Per Gambino, “il Comitato ritiene sussistano i requisiti dal punto di vista di una valutazione strettamente etica e di prassi sanitarie, ma fa emergere di avere ricevuto la richiesta di un parere anche in ordine alle modalità di somministrazione di questo farmaco letale, precisando tuttavia di non avere ricevuto elementi sufficienti per esprimere un giudizio etico sulla procedura indicata e, dunque, in definitiva il parere è formalmente incompleto e dunque non positivo”.

E qui, spiega il presidente di Scienza& Vita, “si apre un discorso strettamente giuridico, non di competenza del Comitato: se mai ci fosse un parere totalmente positivo, il paziente potrà essere assistito nel suo atto di suicidio da una struttura pubblica o solo privatamente? In altre parole: il Servizio sanitario dovrà farsi carico di assistere il paziente nell’autosomministrazione del veleno?

Questo la Corte costituzionale non lo stabilisce, né poteva, dunque, essere indicato dal Comitato etico. Si tratta di un tema delicatissimo che richiederà eventualmente una legge che possa scongiurare che nelle strutture sanitarie si possa assistere inerti ad atti suicidari di autoassunzione di farmaci letali”.
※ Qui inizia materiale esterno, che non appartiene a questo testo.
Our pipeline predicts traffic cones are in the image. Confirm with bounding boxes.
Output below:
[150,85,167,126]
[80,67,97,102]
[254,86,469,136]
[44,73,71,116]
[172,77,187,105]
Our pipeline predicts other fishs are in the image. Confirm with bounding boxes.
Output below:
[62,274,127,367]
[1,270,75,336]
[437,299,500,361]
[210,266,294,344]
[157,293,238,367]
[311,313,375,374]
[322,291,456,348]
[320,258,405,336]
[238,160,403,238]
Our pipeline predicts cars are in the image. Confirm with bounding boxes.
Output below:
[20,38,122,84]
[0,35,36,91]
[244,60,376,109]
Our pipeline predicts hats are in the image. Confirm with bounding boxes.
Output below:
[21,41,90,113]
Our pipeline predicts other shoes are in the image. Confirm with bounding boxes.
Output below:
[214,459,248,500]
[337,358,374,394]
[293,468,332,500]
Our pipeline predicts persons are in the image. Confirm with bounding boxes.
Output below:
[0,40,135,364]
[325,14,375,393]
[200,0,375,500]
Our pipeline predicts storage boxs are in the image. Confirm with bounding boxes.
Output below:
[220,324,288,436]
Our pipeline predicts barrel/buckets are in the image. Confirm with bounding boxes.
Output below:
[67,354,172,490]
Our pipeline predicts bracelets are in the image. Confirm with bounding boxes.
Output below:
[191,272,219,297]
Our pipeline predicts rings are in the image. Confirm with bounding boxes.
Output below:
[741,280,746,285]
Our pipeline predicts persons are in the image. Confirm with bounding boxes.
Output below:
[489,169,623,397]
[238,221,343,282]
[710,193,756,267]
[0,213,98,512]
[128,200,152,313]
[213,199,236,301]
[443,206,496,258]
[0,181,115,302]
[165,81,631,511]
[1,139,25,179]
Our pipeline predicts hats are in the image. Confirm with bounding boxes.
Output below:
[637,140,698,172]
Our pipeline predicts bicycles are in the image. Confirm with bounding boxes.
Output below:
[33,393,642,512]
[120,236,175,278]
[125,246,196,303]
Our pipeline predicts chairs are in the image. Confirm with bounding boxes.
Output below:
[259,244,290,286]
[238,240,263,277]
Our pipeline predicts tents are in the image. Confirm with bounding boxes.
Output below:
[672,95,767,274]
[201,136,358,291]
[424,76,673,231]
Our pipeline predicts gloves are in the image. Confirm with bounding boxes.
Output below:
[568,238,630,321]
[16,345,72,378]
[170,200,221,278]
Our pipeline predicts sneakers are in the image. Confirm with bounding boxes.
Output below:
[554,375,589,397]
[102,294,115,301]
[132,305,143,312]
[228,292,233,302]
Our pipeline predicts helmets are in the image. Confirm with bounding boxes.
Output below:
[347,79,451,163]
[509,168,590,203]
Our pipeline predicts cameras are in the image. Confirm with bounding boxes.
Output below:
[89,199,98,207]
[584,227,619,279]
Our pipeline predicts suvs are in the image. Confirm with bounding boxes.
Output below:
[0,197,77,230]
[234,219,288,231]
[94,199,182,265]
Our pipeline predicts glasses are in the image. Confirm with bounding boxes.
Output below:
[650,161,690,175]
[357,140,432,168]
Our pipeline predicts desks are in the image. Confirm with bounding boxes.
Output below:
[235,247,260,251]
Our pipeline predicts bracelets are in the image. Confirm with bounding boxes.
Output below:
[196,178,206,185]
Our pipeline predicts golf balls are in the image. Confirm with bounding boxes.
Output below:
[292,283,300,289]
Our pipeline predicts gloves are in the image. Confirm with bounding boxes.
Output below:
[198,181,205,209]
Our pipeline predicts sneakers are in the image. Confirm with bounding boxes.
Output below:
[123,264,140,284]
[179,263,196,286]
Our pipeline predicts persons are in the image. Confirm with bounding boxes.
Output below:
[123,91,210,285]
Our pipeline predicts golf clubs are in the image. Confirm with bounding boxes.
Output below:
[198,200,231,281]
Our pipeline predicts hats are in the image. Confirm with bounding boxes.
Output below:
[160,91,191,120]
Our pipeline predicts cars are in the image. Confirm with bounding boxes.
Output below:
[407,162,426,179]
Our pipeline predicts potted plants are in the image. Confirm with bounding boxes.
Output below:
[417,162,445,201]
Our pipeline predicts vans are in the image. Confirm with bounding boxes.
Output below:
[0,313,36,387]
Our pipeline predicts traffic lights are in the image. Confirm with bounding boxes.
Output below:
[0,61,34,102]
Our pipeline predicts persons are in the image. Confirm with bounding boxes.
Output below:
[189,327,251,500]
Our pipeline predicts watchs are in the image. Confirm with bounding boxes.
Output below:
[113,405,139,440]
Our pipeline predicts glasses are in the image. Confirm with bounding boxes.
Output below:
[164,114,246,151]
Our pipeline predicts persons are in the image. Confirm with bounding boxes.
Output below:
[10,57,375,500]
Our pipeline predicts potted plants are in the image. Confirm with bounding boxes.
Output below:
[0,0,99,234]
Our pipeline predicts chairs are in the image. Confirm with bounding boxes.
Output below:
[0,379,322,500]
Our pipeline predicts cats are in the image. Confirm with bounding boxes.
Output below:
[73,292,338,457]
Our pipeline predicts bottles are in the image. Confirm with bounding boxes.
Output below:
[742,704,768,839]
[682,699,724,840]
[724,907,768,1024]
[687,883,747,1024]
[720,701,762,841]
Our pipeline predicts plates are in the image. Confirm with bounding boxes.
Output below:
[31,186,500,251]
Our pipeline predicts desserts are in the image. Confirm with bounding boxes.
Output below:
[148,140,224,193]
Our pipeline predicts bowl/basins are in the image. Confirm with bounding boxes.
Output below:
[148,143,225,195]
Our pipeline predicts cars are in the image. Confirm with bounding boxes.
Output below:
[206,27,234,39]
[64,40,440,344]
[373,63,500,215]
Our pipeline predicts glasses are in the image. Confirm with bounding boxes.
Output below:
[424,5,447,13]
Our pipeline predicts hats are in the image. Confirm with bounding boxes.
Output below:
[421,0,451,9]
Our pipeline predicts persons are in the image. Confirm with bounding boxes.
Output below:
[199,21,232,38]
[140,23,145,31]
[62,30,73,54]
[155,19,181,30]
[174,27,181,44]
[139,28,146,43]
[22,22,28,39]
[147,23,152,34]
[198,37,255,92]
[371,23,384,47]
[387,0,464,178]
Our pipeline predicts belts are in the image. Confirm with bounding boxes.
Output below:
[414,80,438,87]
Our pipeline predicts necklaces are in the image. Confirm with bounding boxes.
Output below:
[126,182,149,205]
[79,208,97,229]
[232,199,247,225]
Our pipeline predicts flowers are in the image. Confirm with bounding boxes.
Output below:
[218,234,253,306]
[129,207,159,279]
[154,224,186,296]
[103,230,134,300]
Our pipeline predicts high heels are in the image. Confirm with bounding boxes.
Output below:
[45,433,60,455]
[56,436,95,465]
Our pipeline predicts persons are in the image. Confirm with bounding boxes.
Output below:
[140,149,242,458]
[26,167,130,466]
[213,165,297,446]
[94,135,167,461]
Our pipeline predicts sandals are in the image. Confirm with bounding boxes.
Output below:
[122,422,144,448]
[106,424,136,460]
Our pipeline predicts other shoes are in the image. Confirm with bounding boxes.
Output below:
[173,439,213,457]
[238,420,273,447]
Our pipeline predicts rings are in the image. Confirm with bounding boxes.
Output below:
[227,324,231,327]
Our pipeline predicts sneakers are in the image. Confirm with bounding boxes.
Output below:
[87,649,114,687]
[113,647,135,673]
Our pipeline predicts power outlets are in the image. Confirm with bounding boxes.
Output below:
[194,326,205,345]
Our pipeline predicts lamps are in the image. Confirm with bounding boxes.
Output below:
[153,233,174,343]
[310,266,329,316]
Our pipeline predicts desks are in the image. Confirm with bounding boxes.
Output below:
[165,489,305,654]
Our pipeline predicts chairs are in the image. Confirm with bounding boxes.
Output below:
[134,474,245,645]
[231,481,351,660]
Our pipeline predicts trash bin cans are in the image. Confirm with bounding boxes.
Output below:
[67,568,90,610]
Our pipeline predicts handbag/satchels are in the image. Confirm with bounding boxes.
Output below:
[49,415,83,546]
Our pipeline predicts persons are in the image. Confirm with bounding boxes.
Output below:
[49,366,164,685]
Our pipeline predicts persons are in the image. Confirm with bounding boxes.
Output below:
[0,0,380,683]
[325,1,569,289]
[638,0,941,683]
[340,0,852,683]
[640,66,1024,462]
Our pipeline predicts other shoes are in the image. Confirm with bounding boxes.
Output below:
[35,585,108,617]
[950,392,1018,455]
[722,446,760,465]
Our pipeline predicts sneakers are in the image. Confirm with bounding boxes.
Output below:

Gambino richiama il caso di Eluana Englaro, diverso perché legato ad una richiesta di interruzione di cure, ma che ha posto lo stesso interrogativo. “In quel caso – spiega – Tar e Consiglio di Stato hanno ritenuto che, una volta riconosciuto il diritto del paziente al rifiuto delle cure, le amministrazioni pubbliche debbano porre in essere gli atti che consentano la realizzazione di quel diritto”. Sulla scorta di quella vicenda, il giurista ritiene verosimile che, tuttora in assenza di una legge,

“un giorno potrebbe intervenire la decisione di un organo di giustizia amministrativa, il Tar ed eventualmente in seconda battuta il Consiglio di Stato, stabilendo che a fronte di un diritto riconosciuto, entro certi limiti, al suicidio assistito, l’amministrazione pubblica, ergo il Ssn, debba porre in essere tutti gli atti che consentano al paziente l’auto somministrazione del farmaco letale”.